The Samsung Galaxy Note 2 is the much-anticipated successor to the original Galaxy Note, the largest smartphone on the market and the first true phone/tablet crossover device. While the Galaxy Note 2 release date is penned for October 24th in the US, the Samsung “phablet” is already available in other countries, including India.
We’ve had the opportunity to spend some time with the Galaxy Note 2, and on the whole, we’re pretty impressed. The Galaxy Note 2 is a bigger, beefier and more polished offering than the original Note and is guaranteed to gain some traction when it hits stores next month. Here’s our Samsung Galaxy Note 2 review:
Galaxy Note 2 Design
Design-wise, the Galaxy Note 2 is basically a big Galaxy S3. It features the same basic design, with rounded corners, big glossy screen and thin bezel. If you like the look of the S3 then the Galaxy Note 2 won’t disappoint. In similar fashion to the Galaxy S3, the new Galaxy Note 2 features a single central home button and capacitive touch buttons on either side – one for the menu, one for moving back.
The original Galaxy Note was criticized by some for being too big for everyday use as a phone, with its large 5.3-inch display creating some obvious ergonomic challenges. Instead of shrinking down the size on the new Note, Samsung have actually bumped up the display to a massive 5.55 inches. Despite the increase in screen real-estate, side-by-side the Galaxy Note 2 is not all that much larger than the original Note. In addition, the dimensions of the new screen now create a natural 16:9 aspect ratio which is perfect for viewing HD video on the beautiful 1280 x 720 Super AMOLED display.
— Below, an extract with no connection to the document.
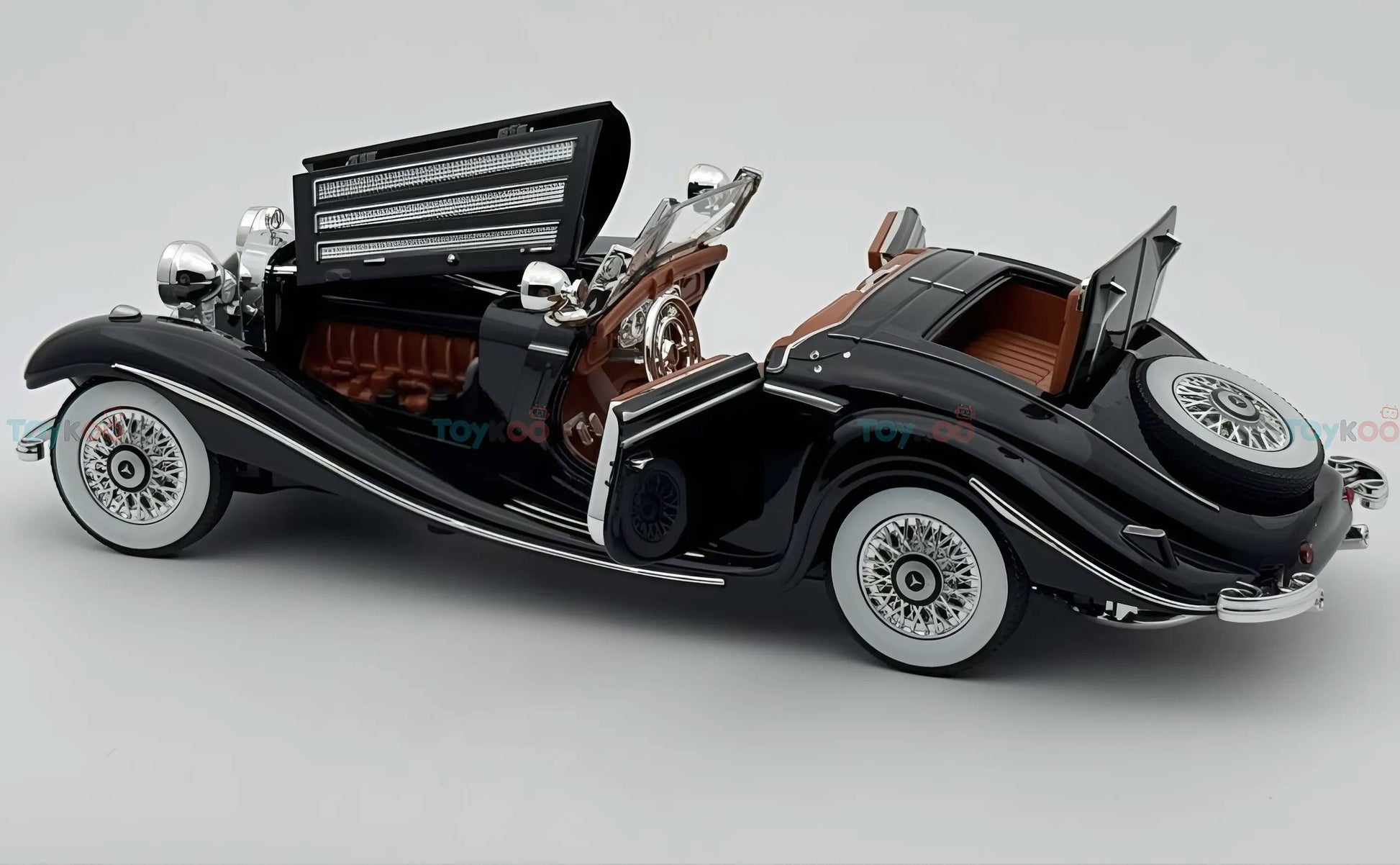1936 Mercedes Benz 500K 1:24 Roadster diecast scale model car collectible | Assorted Colors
While the Galaxy Note 2 is only marginally larger than the original Note, there’s no escaping the fact that it’s a big phone. Your impression of the size and its usability as a phone will depend in part on how big your hands are, and what you feel comfortable with. For most users, a Bluetooth headset will be a mandatory accessory as the Galaxy Note 2 appears awkwardly large when held to the ear.
Just like the Galaxy S3, the Note 2 comes in two different colors – marble white and titanium gray.
Galaxy Note 2 Features
The Galaxy Note 2 tech specs are impressive. The device is powered by a 1.6 GHz quad-core Exynos 4 processor, backed up with 2GB of internal RAM and 16GB of on-board storage with the ability to expand to 64 GB with a microSD card. It’s also the first Samsung phone to launch with Android Jelly Bean 4.1 right out of the box.
The Galaxy Note 2 sports a 3,100 mAh battery which should yield around 12 hours of active use. While the battery on the original Note was just 2,500 mAh, the Galaxy Note 2 features a number of power-hungry features including 4G LTE, a larger screen so effective battery life gains will be minimal.
The rear camera on the Galaxy Note 2 is essentially the same high-performance 8-megapixel camera from the Galaxy S3, and there’s a 1.9-megapixel front-facing camera for video chat.
Galaxy Note 2 S-Pen
The Galaxy Note 2 comes with the new S Pen stylus and a whole host of new S Pen features designed to enhance productivity. The stylus itself has been redesigned and is wider and has flatter sides. The tip now generates more friction, a change designed to make the S Pen ‘feel’ more like you’re writing on paper.
You simply remove the S Pen from its dock to access a bevy of new S Pen applications, amongst which include ‘Easy Clip’, ‘Airview’ and ‘Quick Command’. Easy Clip gives you the ability to trace and crop images from your browser or photo albums and then paste the cropped content into apps or share with friends. Air View lets you preview files such as albums, videos or calendar entries and emails simply by hovering the S Pen over them and Quick Command is a feature that allows you to create custom gestures so you can load your most-used apps with just a few swipes of the stylus.
The new S Pen features are largely intuitive, but there is a lot to get your head around when you use the Galaxy Note 2 for the first time.
The new Samsung Galaxy Note 2 reinvigorates the “phablet” class that it helped to define with the launch of the first Galaxy Note. The Galaxy Note 2 is more polished and more refined than its predecessor, and the new S Pen features add additional functionality.
There is admittedly a lot of overlap in both design and feature-sets with the Galaxy S3 and Galaxy 10.1, but the Galaxy Note 2 is a solid offering and will undoubtedly be well received by its target market.